Set the records down again in full, with every word kept.

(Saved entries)
══════════════════════════════
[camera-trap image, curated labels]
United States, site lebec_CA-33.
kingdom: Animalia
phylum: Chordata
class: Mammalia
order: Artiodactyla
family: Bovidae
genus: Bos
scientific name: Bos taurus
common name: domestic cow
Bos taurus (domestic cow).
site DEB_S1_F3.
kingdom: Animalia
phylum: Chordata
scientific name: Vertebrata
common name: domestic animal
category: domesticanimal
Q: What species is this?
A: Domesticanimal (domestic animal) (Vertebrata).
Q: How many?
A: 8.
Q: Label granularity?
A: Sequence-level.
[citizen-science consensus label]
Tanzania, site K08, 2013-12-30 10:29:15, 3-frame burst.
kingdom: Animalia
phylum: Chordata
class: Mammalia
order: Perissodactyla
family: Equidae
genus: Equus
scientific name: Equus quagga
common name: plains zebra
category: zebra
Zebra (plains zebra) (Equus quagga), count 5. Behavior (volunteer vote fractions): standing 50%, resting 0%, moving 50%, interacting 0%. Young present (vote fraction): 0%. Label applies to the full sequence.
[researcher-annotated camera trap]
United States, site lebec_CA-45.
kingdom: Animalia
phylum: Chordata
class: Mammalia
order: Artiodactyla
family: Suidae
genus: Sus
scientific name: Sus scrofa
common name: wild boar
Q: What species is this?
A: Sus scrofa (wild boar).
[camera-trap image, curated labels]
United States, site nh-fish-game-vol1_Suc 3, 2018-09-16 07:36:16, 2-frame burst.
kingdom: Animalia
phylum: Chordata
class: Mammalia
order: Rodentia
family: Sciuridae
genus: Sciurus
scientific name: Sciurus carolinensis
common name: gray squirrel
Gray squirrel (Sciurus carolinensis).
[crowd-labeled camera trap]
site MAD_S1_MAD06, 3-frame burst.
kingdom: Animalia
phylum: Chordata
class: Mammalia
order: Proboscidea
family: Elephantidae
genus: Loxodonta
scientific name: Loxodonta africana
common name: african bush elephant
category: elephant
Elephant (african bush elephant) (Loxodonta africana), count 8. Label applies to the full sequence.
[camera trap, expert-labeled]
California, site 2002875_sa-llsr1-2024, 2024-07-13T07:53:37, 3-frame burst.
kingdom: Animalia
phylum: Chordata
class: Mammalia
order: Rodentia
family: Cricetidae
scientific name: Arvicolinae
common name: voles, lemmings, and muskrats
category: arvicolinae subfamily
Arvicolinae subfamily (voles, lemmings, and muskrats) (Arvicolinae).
══════════════════════════════
* _OUTPUT OF THE EXERCISE_
[camera-trap image, curated labels]
United States, site lebec_CA-33.
kingdom: Animalia
phylum: Chordata
class: Mammalia
order: Artiodactyla
family: Bovidae
genus: Bos
scientific name: Bos taurus
common name: domestic cow
Bos taurus (domestic cow).
site DEB_S1_F3.
kingdom: Animalia
phylum: Chordata
scientific name: Vertebrata
common name: domestic animal
category: domesticanimal
Q: What species is this?
A: Domesticanimal (domestic animal) (Vertebrata).
Q: How many?
A: 8.
Q: Label granularity?
A: Sequence-level.
[citizen-science consensus label]
Tanzania, site K08, 2013-12-30 10:29:15, 3-frame burst.
kingdom: Animalia
phylum: Chordata
class: Mammalia
order: Perissodactyla
family: Equidae
genus: Equus
scientific name: Equus quagga
common name: plains zebra
category: zebra
Zebra (plains zebra) (Equus quagga), count 5. Behavior (volunteer vote fractions): standing 50%, resting 0%, moving 50%, interacting 0%. Young present (vote fraction): 0%. Label applies to the full sequence.
[researcher-annotated camera trap]
United States, site lebec_CA-45.
kingdom: Animalia
phylum: Chordata
class: Mammalia
order: Artiodactyla
family: Suidae
genus: Sus
scientific name: Sus scrofa
common name: wild boar
Q: What species is this?
A: Sus scrofa (wild boar).
[camera-trap image, curated labels]
United States, site nh-fish-game-vol1_Suc 3, 2018-09-16 07:36:16, 2-frame burst.
kingdom: Animalia
phylum: Chordata
class: Mammalia
order: Rodentia
family: Sciuridae
genus: Sciurus
scientific name: Sciurus carolinensis
common name: gray squirrel
Gray squirrel (Sciurus carolinensis).
[crowd-labeled camera trap]
site MAD_S1_MAD06, 3-frame burst.
kingdom: Animalia
phylum: Chordata
class: Mammalia
order: Proboscidea
family: Elephantidae
genus: Loxodonta
scientific name: Loxodonta africana
common name: african bush elephant
category: elephant
Elephant (african bush elephant) (Loxodonta africana), count 8. Label applies to the full sequence.
[camera trap, expert-labeled]
California, site 2002875_sa-llsr1-2024, 2024-07-13T07:53:37, 3-frame burst.
kingdom: Animalia
phylum: Chordata
class: Mammalia
order: Rodentia
family: Cricetidae
scientific name: Arvicolinae
common name: voles, lemmings, and muskrats
category: arvicolinae subfamily
Arvicolinae subfamily (voles, lemmings, and muskrats) (Arvicolinae).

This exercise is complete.